Expectativa de novo grau de investimento para o Brasil anima mercado e leva moeda a fechar em R$ 1,641

Silvio Cascione, da Reuters,

16 de maio de 2008 | 16h50

A entrada de recursos no País e a expectativa de que mais uma agência considere o Brasil como grau de investimento devolveram o dólar nesta sexta-feira para o menor nível desde a crise cambial de 1999.  Veja também: Na elite do mercado mundial A moeda norte-americana caiu 0,85%, para R$ 1,641. É o fechamento mais baixo desde 20 de janeiro de 1999, quando o dólar disparava dias após o fim das bandas cambiais e a adoção da livre flutuação da moeda.  O principal motivo para a queda nesta sexta-feira foi o ingresso de divisas no país. "O fluxo de entrada está forte nas duas pontas", disse Renato Schoemberger, operador da Alpes Corretora, em referência às operações comerciais e financeiras.  Segundo ele, a entrada de recursos foi espalhada em vários negócios.
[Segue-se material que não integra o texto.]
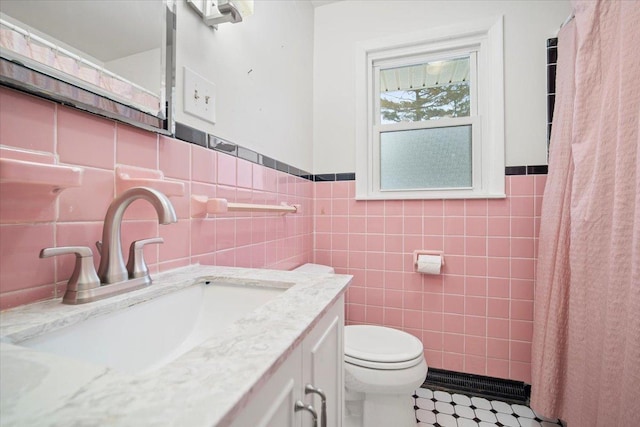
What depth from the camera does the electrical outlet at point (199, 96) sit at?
2.75ft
Durante a manhã, um operador de outra corretora, que preferiu não ser identificado, estimou que uma empresa sozinha foi responsável pelo ingresso de cerca de US$ 300 milhões.  Milton Mota, operador da SLW Corretora, disse que há fôlego para uma queda adicional do dólar nos próximos dias. "Tem exportador com entradas até boas, mas eles estão esperando" para ver se o dólar se recupera, disse.  O otimismo do mercado com a possibilidade de que o Brasil receba o grau de investimento pela agência de classificação de risco Fitch ajudou na baixa. A queda do dólar diante de outras moedas no exterior também foi apontada como razão para a alta do real - o peso mexicano, por exemplo, fechou no maior nível em quase cinco anos diante do dólar.  A razão mais comentada para uma possível recuperação do dólar é a presença mais firme do governo no mercado, com o objetivo de compor o fundo soberano nacional.  Até o momento, porém, as compras têm se limitado aos rotineiros leilões do Banco Central para composição das reservas - e essas operações sequer têm enxugado toda a oferta, estimam agentes de mercado.  No início de 1999, o BC se viu forçado a permitir a livre flutuação do câmbio após meses de crise internacional, que causaram a fuga de bilhões de dólares do Brasil. Em janeiro daquele ano, a moratória temporária da dívida de Minas Gerais tornou insustentável a âncora cambial.  Entre 12 de janeiro e 29 de janeiro de 1999, o dólar saltou de R$ 1,21 para R$ 2,07.